───── Quoted passage ─────

16. Even if I had to relate foreign wars and deaths encountered in the service of the State with such a monotony of disaster, I should myself have been overcome by disgust, while I should look for weariness in my readers, sickened as they would be by the melancholy and continuous destruction of our citizens, however glorious to themselves. But now a servile submissiveness and so much wanton bloodshed at home fatigue the mind and paralyze it with grief. The only indulgence I would ask from those who will acquaint themselves with these horrors is that I be not thought to hate men who perished so tamely. Such was the wrath of heaven against the Roman State that one may not pass over it with a single mention, as one might the defeat of armies and the capture of cities. Let us grant this privilege to the posterity of illustrious men, that just as in their funeral obsequies such men are not confounded in a common burial, so in the record of their end they may receive and retain a special memorial.

17. Within a few days, in quick succession, Annaeus Mela, Cerialis Anicius, Rufius Crispinus, and Petronius fell, Mela and Crispinus being Roman knights with senatorian rank. The latter had once commanded the praetorians and had been rewarded with the decorations of the consulate. He had lately been banished to Sardinia on a charge of conspiracy, and on receiving a message that he was doomed to die had destroyed himself. Mela, son of the same parents as Gallio and Seneca, had refrained from seeking promotion out of a perverse vanity which wished to raise a Roman knight to an equality with ex-consuls. He also thought that there was a shorter road to the acquisition of wealth through offices connected with the administration of the emperor's private business. He had too in his son Annaeus Lucanus a powerful aid in rising to distinction. After the death of Lucanus, he rigorously called in the debts due to his estate, and thereby provoked an accuser in the person of Fabius Romanus, one of the intimate friends of Lucanus. A story was invented that the father and son shared between them a knowledge of the conspiracy, and a letter was forged in Lucanus's name. This Nero examined, and ordered it to be conveyed to Mela, whose wealth he ravenously desired. Mela meanwhile, adopting the easiest mode of death then in fashion, opened his veins, after adding a codicil to his will bequeathing an immense amount to Tigellinus and his son-in-law, Cossutianus Capito, in order to save the remainder. In this codicil he is also said to have written, by way of remonstrance against the injustice of his death, that he died without any cause for punishment, while Rufius Crispinus and Anicius Cerialis still enjoyed life, though bitter foes to the prince. It was thought that he had invented this about Crispinus, because the man had been already murdered; about Cerialis, with the object of procuring his murder. Soon afterwards Cerialis laid violent hands on himself, and received less pity than the others, because men remembered that he had betrayed a conspiracy to Caius Caesar.

───── Items ─────

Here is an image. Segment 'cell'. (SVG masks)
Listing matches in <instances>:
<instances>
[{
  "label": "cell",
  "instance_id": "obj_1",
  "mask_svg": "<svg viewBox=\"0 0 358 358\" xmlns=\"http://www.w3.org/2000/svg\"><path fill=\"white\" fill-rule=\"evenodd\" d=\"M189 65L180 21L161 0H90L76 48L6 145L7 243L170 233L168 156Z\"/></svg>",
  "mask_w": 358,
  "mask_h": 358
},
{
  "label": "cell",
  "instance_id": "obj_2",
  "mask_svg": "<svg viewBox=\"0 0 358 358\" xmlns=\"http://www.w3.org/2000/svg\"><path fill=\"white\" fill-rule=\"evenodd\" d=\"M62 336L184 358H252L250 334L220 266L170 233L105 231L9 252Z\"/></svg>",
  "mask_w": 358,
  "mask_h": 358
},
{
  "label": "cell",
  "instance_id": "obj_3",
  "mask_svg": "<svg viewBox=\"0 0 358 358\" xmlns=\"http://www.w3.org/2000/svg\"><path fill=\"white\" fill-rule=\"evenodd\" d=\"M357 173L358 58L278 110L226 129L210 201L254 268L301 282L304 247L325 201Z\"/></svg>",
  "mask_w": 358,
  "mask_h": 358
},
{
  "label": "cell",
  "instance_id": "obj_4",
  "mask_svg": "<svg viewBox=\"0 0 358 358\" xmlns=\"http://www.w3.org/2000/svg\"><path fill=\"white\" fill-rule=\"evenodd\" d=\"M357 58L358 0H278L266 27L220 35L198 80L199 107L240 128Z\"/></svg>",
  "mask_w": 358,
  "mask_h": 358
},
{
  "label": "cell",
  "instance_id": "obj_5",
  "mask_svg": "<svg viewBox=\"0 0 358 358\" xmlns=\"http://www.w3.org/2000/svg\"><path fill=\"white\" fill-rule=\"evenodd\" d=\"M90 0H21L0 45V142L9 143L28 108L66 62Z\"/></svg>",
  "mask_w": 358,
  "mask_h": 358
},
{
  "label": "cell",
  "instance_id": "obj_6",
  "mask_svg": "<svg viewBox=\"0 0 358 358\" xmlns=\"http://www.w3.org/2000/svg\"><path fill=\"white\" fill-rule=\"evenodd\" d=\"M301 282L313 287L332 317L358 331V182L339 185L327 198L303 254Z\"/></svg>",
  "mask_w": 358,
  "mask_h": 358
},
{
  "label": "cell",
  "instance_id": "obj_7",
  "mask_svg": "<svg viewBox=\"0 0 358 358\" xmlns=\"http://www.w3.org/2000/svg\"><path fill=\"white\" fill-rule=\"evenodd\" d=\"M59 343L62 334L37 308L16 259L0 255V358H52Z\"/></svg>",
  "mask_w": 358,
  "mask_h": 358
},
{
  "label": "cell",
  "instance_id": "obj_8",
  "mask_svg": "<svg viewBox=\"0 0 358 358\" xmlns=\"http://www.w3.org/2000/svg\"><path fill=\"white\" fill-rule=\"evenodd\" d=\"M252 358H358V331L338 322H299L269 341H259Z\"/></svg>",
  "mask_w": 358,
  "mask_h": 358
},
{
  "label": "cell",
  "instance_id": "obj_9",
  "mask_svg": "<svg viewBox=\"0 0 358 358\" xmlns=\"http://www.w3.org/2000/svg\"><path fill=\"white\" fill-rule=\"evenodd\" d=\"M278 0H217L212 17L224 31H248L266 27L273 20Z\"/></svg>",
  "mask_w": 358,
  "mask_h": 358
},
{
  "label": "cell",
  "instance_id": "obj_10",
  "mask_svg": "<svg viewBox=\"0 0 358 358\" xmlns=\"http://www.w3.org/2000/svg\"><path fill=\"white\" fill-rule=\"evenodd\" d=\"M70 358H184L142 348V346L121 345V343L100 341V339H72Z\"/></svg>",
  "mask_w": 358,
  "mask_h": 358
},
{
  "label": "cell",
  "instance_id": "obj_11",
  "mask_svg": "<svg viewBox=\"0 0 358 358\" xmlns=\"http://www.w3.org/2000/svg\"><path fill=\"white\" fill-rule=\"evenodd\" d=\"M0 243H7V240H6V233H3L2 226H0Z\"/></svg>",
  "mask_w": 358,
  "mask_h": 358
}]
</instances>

─────

> [Task set]
1: In the Roman history passage, to whom did Mela's codicil leave an immense amount?
2: Pick up the Roman history passage after its final sentence and carry it forward.

> [Expected outputs]
1: Tigellinus and his son-in-law, Cossutianus Capito.

2:
18. With regard to Caius Petronius, I ought to dwell a little on his antecedents. His days he passed in sleep, his nights in the business and pleasures of life. Indolence had raised him to fame, as energy raises others, and he was reckoned not a debauchee and spendthrift, like most of those who squander their substance, but a man of refined luxury. And indeed his talk and his doings, the freer they were and the more show of carelessness they exhibited, were the better liked, for their look of natural simplicity. Yet as proconsul of Bithynia and soon afterwards as consul, he showed himself a man of vigour and equal to business. Then falling back into vice or affecting vice, he was chosen by Nero to be one of his few intimate associates, as a critic in matters of taste, while the emperor thought nothing charming or elegant in luxury unless Petronius had expressed to him his approval of it. Hence jealousy on the part of Tigellinus, who looked on him as a rival and even his superior in the science of pleasure. And so he worked on the prince's cruelty, which dominated every other passion, charging Petronius with having been the friend of Scaevinus, bribing a slave to become informer, robbing him of the means of defence, and hurrying into prison the greater part of his domestics.

19. It happened at the time that the emperor was on his way Campania and that Petronius, after going as far as Cumae, was there detained. He bore no longer the suspense of fear or of hope. Yet he did not fling away life with precipitate haste, but having made an incision in his veins and then, according to his humour, bound them up, he again opened them, while he conversed with his friends, not in a serious strain or on topics that might win for him the glory of courage. And he listened to them as they repeated, not thoughts on the immortality of the soul or on the theories of philosophers, but light poetry and playful verses. To some of his slaves he gave liberal presents, a flogging to others. He dined, indulged himself in sleep, that death, though forced on him, might have a natural appearance. Even in his will he did not, as did many in their last moments, flatter Nero or Tigellinus or any other of the men in power. On the contrary, he described fully the prince's shameful excesses, with the names of his male and female companions and their novelties in debauchery, and sent the account under seal to Nero. Then he broke his signet-ring, that it might not be subsequently available for imperilling others.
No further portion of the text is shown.